TEXTE D'ÉTUDE ::
____________________
2. Les attentes des Français : du progrès et une meilleure conduite du changement
Le constat des Français sur la conduite du changement est extrêmement sévère pour le politique. En conséquence, l’opinion exprime des attentes claires, tant sur la nature des changements que sur leur conduite. Les Français attendent de manière logique prioritairement une amélioration dans les domaines où ils font le diagnostic des plus fortes dégradations. Et les leviers d’une meilleure écoute, d’une cohérence entre actes et discours et d’une exemplarité des dirigeants leurs apparaissent comme les plus efficaces pour restaurer la confiance dans le changement et la capacité des décideurs à le porter :
- Le politique est totalement discrédité dans la conduite du changement. Plus de 80 % des Français considèrent que l’État, le gouvernement et les partis politiques prennent mal en charge le changement. Le constat est quasi aussi négatif pour l’Union européenne (73 %) et les syndicats (69 %). Le constat reste également négatif, mais dans une moindre ampleur, pour les entreprises (56 %). Seuls les acteurs locaux suscitent la confiance dans la conduite du changement : respectivement 58 % et 54 % des Français jugent que leur maire et les associations prennent bien en charge le changement.
- Si le changement est mal conduit, c’est aujourd’hui pour les Français principalement en raison d’une crise démocratique et d’une crise de vision. Interrogés sur les raisons de la mauvaise prise du changement, les Français citent ainsi en premier l’absence d’écoute des citoyens et salariés (56 %), devant le manque de vision à long terme (46 %) et l’excès de technocratie (43 %). Le rythme des réformes (17 %) ou la communication (22 %) sont jugés comme des enjeux bien plus secondaires. Pour inverser la tendance, les Français privilégient un double impératif d’actions concrètes et d’exemplarité. La cohérence entre la parole et les actes (45 %) arrivent en tête des leviers jugés les plus efficaces pour restaurer la confiance dans les dirigeants, devant des résultats concrets dans les politiques mises en œuvre (28 %) et l’exemplarité des dirigeants (28 %).
____________________
DONNÉES FOURNIES ::
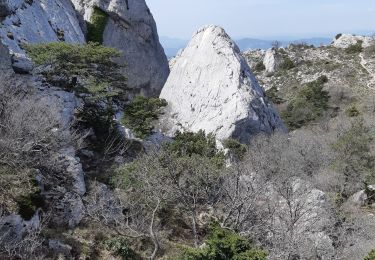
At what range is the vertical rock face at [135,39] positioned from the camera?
33406mm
____________________
TRAVAIL DEMANDÉ ::
1. D'après le texte sur la conduite du changement, quelle part des Français estime que leur maire prend bien en charge le changement ?
2. Recopiez, dans le texte sur la conduite du changement, tout ce qui va de « - Si le changement » jusqu'à « dirigeants (28 %). ».

RÉPONSES NUMÉROTÉES ::
1. 58 %

2.
- Si le changement est mal conduit, c’est aujourd’hui pour les Français principalement en raison d’une crise démocratique et d’une crise de vision. Interrogés sur les raisons de la mauvaise prise du changement, les Français citent ainsi en premier l’absence d’écoute des citoyens et salariés (56 %), devant le manque de vision à long terme (46 %) et l’excès de technocratie (43 %). Le rythme des réformes (17 %) ou la communication (22 %) sont jugés comme des enjeux bien plus secondaires. Pour inverser la tendance, les Français privilégient un double impératif d’actions concrètes et d’exemplarité. La cohérence entre la parole et les actes (45 %) arrivent en tête des leviers jugés les plus efficaces pour restaurer la confiance dans les dirigeants, devant des résultats concrets dans les politiques mises en œuvre (28 %) et l’exemplarité des dirigeants (28 %).